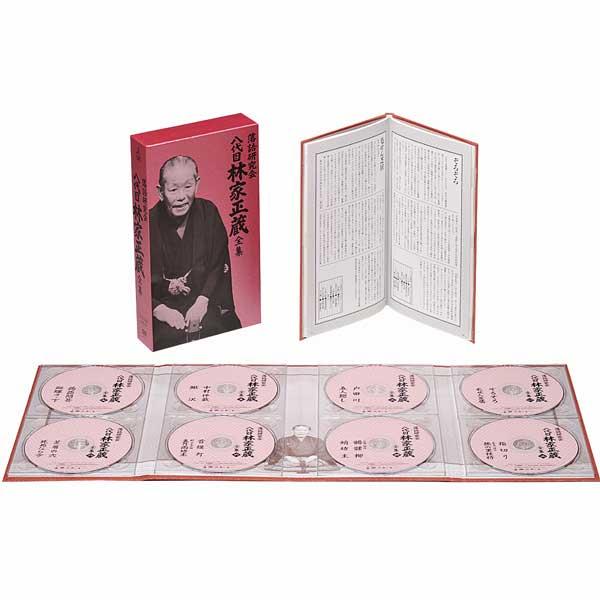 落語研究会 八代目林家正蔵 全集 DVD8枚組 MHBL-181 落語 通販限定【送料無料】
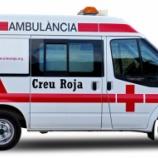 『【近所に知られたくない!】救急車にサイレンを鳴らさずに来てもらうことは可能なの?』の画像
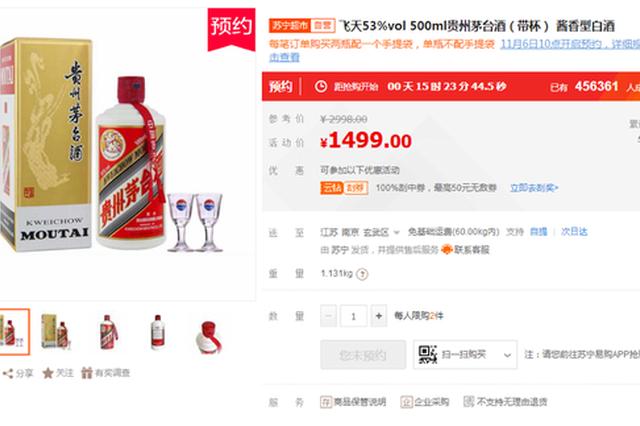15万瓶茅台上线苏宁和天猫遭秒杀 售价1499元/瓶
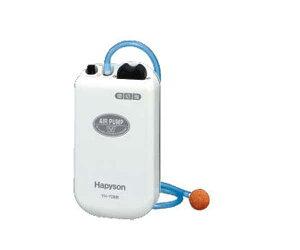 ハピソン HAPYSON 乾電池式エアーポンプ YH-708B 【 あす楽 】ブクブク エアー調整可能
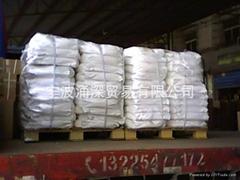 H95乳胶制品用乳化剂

---

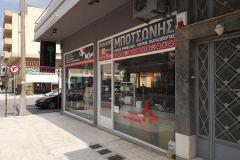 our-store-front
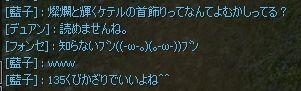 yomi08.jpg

WHAT YOU NEED TO DO: Transcribe, word for word, the stretch of lines in the data above from the one with "落語研究会 八代目林家正蔵 全集" through the one with "H95乳胶制品用乳化剂"; omit all pictures.

FINISHED EXERCISE:
 落語研究会 八代目林家正蔵 全集 DVD8枚組 MHBL-181 落語 通販限定【送料無料】
 『【近所に知られたくない!】救急車にサイレンを鳴らさずに来てもらうことは可能なの?』の画像
15万瓶茅台上线苏宁和天猫遭秒杀 售价1499元/瓶
 ハピソン HAPYSON 乾電池式エアーポンプ YH-708B 【 あす楽 】ブクブク エアー調整可能
 H95乳胶制品用乳化剂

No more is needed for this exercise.